Sounds good. I should find out more details (how many miles, etc.). Thanks for the tip!


----------



## Crack Monkey

skhan007 said:


> Sounds good. I should find out more details (how many miles, etc.). Thanks for the tip!


The loop is about 28 miles. There are several bail-out points if you want shorter. Adam, the shop manager, is usually there 15-20 minutes early. It's a no drop ride. Usually at least 15 people on the ride, way more than that when the weather is nice. Ride goes year round, though usually cancelled for rain, and goes off-road (mountian bike to Lake Fairfax) if there's snow on the ground. Adam also keeps an email list for ride announcements (on/off, changes, etc).


----------



## skhan007

Hey, thanks again. I'll definitely follow up. Not sure how brave I feel about early AM rides as the temp continues to drop! Need to develop a thicker skin or get warmer gear.


----------



## dcorn

There is also a ride from the Ashburn Spokes Etc. on saturdays when the weather is nice. An old guy by the name of Tim Taylor usually heads it up, meets at 9am usually. We'll generally go 30 miles or so, maybe more or less, but easy to extend it if you want. Lots of rollers out there in that area. 

Sunday morning ride at 8:30 am from the Quaker Lane Spokes in Alexandria for those closer to DC. These guys ride a little stronger, vary the route, and usually do around 40 miles. 

Lots of local shop rides on the weekends and some during the week. I usually try to bust out some miles on the trail during the week, then hook up with a group ride or two on the weekend if I have time. I'm in Columbia Heights, DC. 


I bought a new headlight, so I went out for my first actual 'night' ride last night. It's really nice having the trail almost to yourself and the headlight makes it look like damn near daytime. Really enjoyed it.


----------



## Bye Sickle

I am in DC as well. I liked the FreshBikes rides during the summer. Those were a blast. Huge crowds showed up. Wasn't expecting that many participants. I've heard that Bike Rack has a long, 60-mile Sunday ride but it starts too early for me and goes longer than what I'd like. And all these 8:30 AM starts don't account for us who like to damage our health on Saturday nights.


----------



## dcorn

Bye Sickle said:


> And all these 8:30 AM starts don't account for us who like to damage our health on Saturday nights.
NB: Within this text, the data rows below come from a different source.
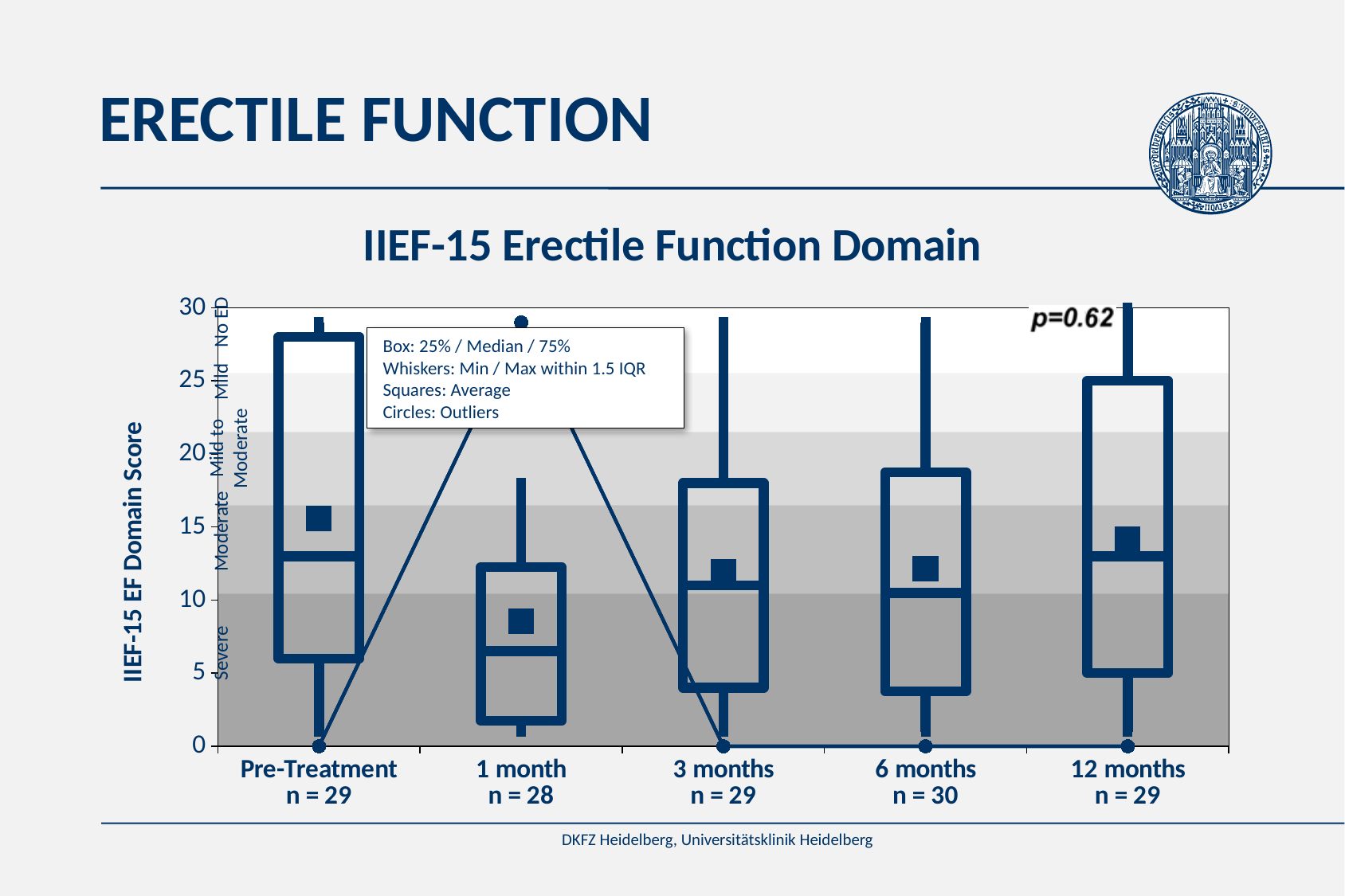
What is the title of the chart? IIEF-15 Erectile Function Domain Which time point has the smallest sample size? 1 month Which time point has the lowest median IIEF-15 EF Domain Score? 1 month Which time point has the largest sample size? 6 months What p-value is printed on the chart? p=0.62 What is the sample size (n) at 6 months? n = 30 Is the median IIEF-15 EF Domain Score at Pre-Treatment greater or less than 15? less Is the median IIEF-15 EF Domain Score at 1 month greater or less than 10? less How many time points are shown on the x axis of the chart? 5 What kind of chart is shown on the slide? Box plot What is the sample size (n) at 1 month? n = 28 According to the chart's legend box, what do the squares represent? Average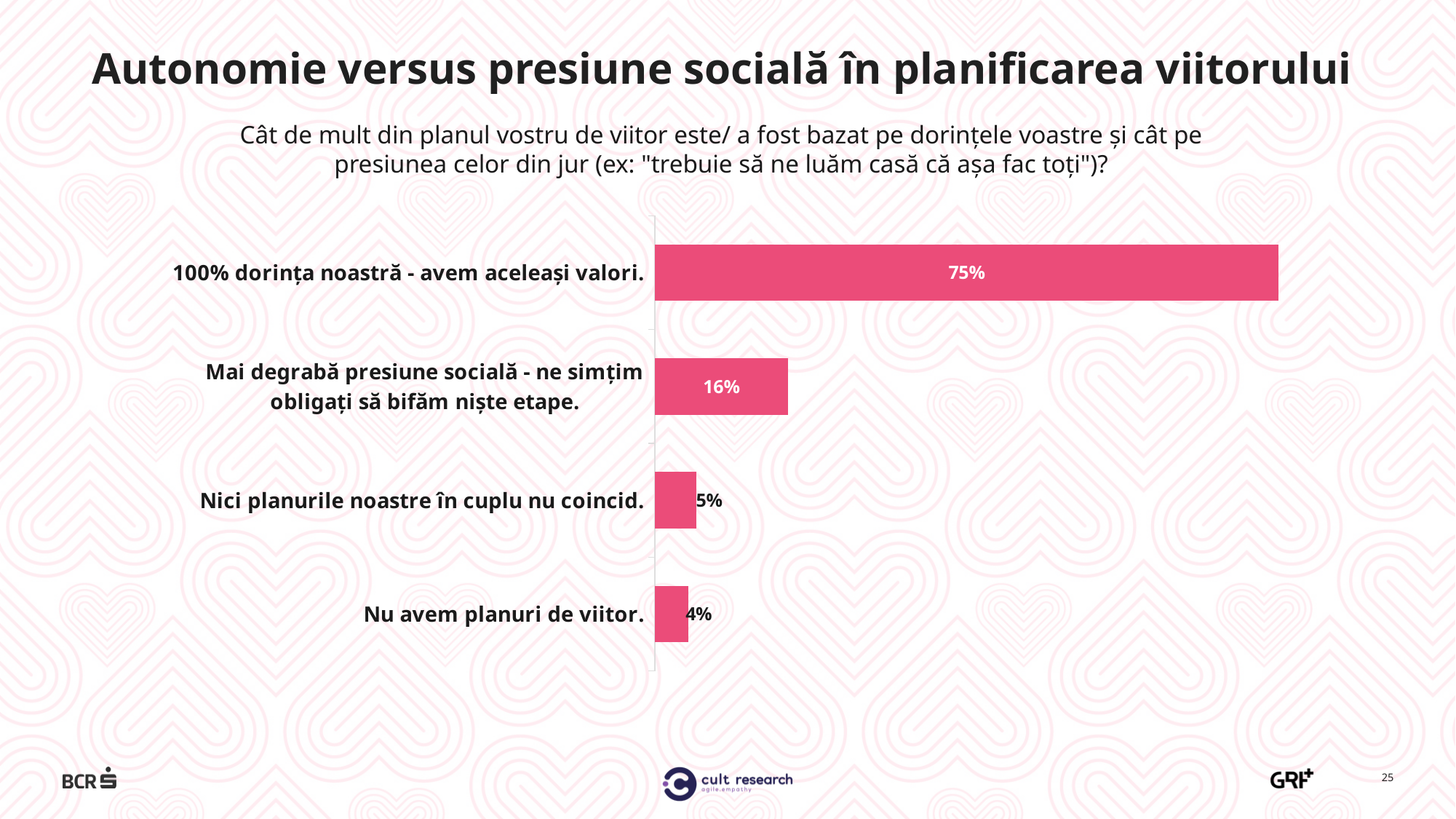
What is the title of the slide? Autonomie versus presiune socială în planificarea viitorului What percentage of respondents chose "100% dorința noastră - avem aceleași valori."? 75% Which category has the highest value? 100% dorința noastră - avem aceleași valori. What kind of chart is shown on the slide? Bar chart What is the value for "Mai degrabă presiune socială - ne simțim obligați să bifăm niște etape."? 16% Which category has the lowest value? Nu avem planuri de viitor. What is the difference between the values for "Mai degrabă presiune socială - ne simțim obligați să bifăm niște etape." and "Nici planurile noastre în cuplu nu coincid."? 11% What is the difference between the values for "100% dorința noastră - avem aceleași valori." and "Mai degrabă presiune socială - ne simțim obligați să bifăm niște etape."? 59% What is the value for "Nici planurile noastre în cuplu nu coincid."? 5% What is the value for "Nu avem planuri de viitor."? 4% How many categories are shown in the chart? 4 Which is larger: the value for "Mai degrabă presiune socială - ne simțim obligați să bifăm niște etape." or for "Nici planurile noastre în cuplu nu coincid."? Mai degrabă presiune socială - ne simțim obligați să bifăm niște etape.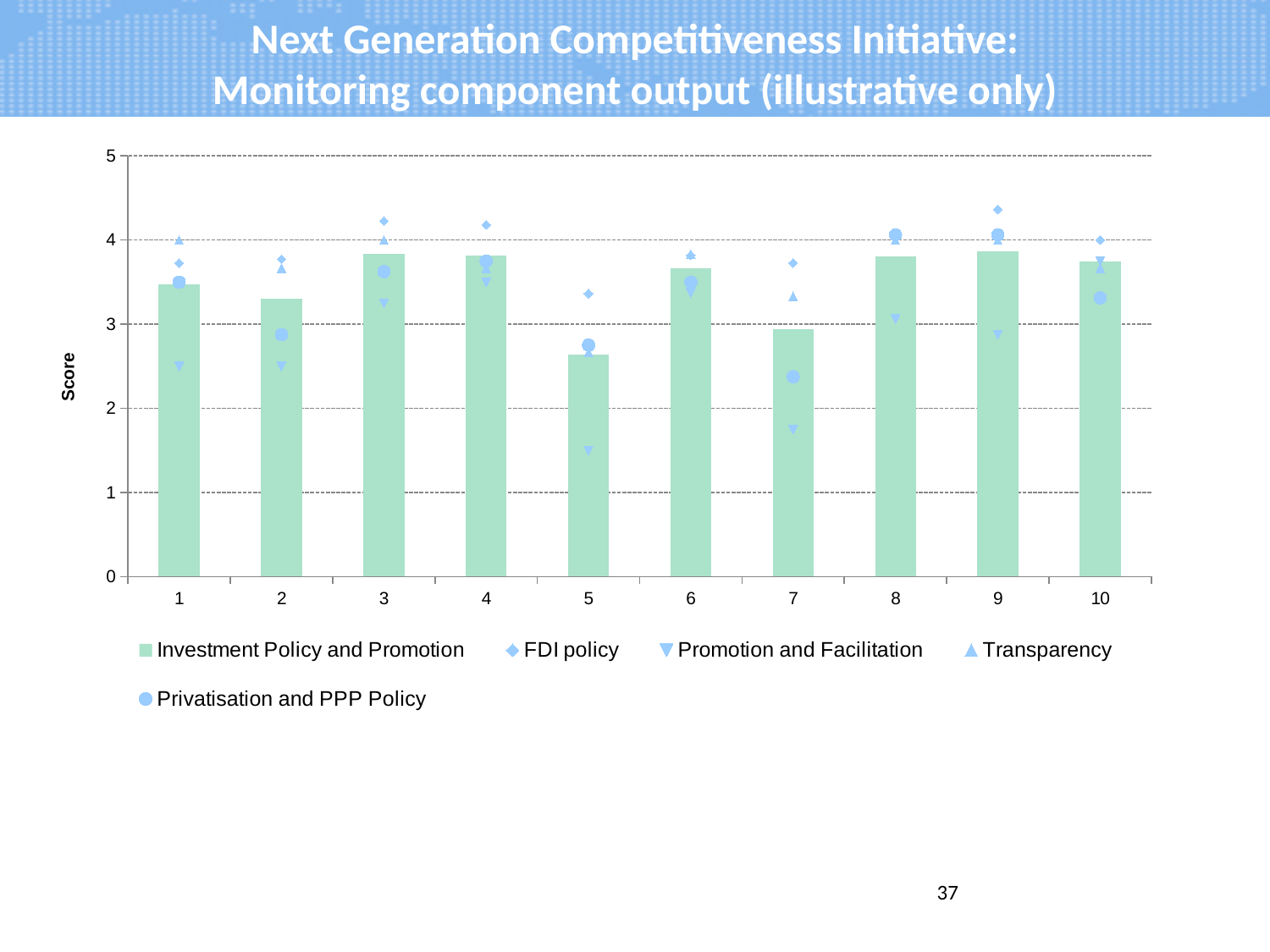
Is the Promotion and Facilitation marker for category 5 greater or less than 2? less What is the title of the vertical axis? Score Is the Investment Policy and Promotion bar for category 1 greater or less than 3? greater What kind of chart is shown on the slide? bar chart How many categories are shown along the x axis? 10 Which has the larger Investment Policy and Promotion bar, category 2 or category 3? category 3 Is the FDI policy marker for category 9 greater or less than 4? greater How many series does the legend list? 5 Which category has the lowest Investment Policy and Promotion bar? 5 Which has the larger Investment Policy and Promotion bar, category 6 or category 7? category 6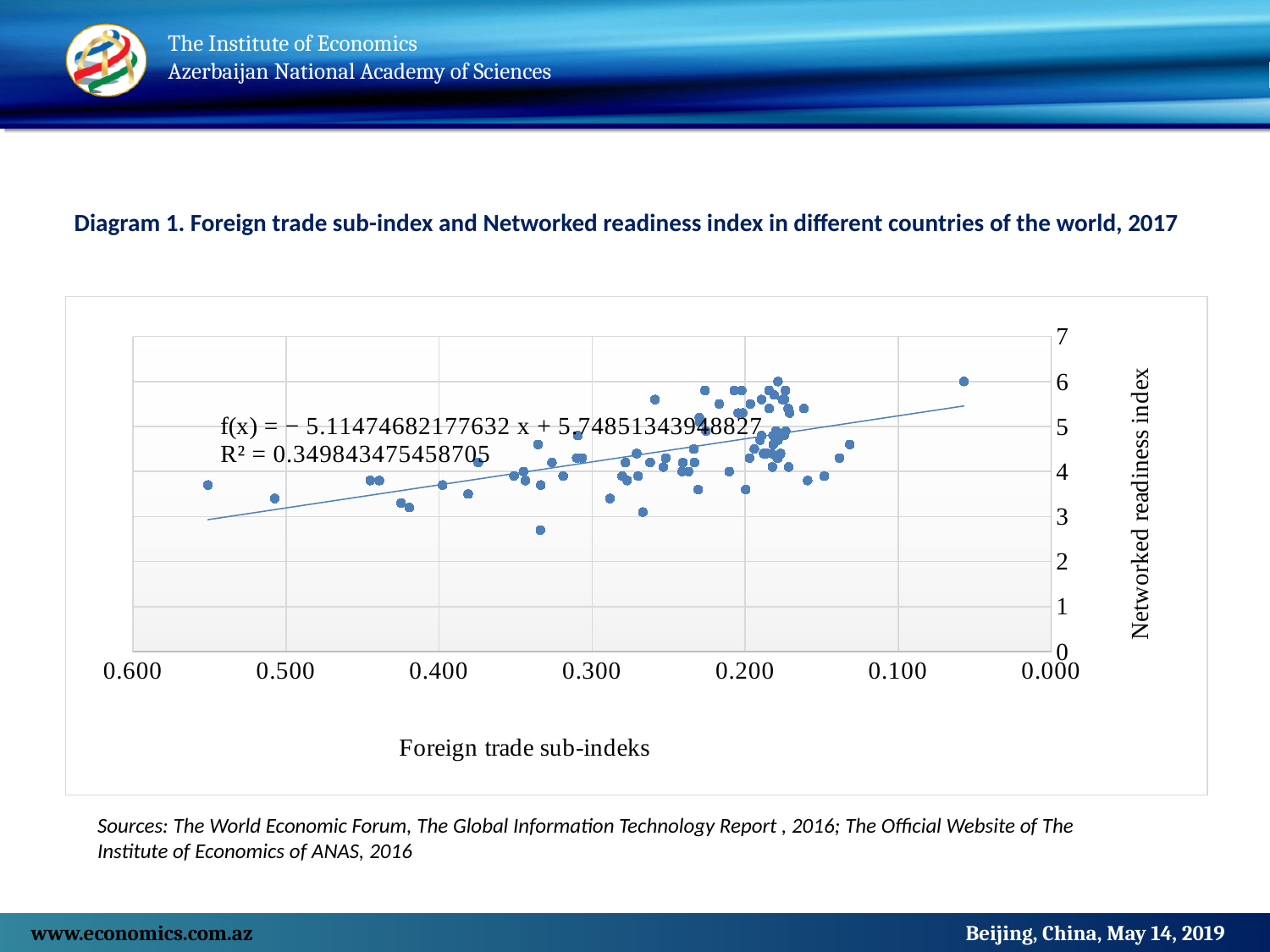
Is the slope of the fitted line in the printed equation positive or negative? negative Does the fitted trendline rise or fall when read from left to right across the chart? rise What R² value is printed on the chart? R² = 0.349843475458705 What is the intercept in the fitted equation f(x) printed on the chart? 5.74851343948827 What is the label of the vertical axis of the chart? Networked readiness index What kind of chart is shown on the slide? scatter plot What is the leftmost tick label on the horizontal axis of the chart? 0.600 Is the Networked readiness index of the lowest plotted point greater or less than 3? less What is the slope coefficient in the fitted equation f(x) printed on the chart? − 5.11474682177632 What is the highest value shown on the vertical axis of the chart? 7 What is the title of the chart on the slide? Diagram 1. Foreign trade sub-index and Networked readiness index in different countries of the world, 2017 Is the Networked readiness index of the highest plotted point greater or less than 5? greater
Ha, I know what you mean. I have to chill out some nights in preparation for super early rides on weekend morning. And I've missed a few for that same reason. Lots of times, I'll take it easy friday night so I can ride saturday morning, then worry about drinking saturday night. Just depends on what day the ride is. 

Cycling is what balances out my food and drink choices lol.


----------



## Full_Spectrum

The Freshbikes rides were really big this summer. Cant wait for daylight savings to come back.
Ive been doing a 50 mile loop from Arlington to Sterling and back on Saturday morning the last month or so. I try to leave from near Freshbikes around 9a.
Hoping that the rain stays away this week.


----------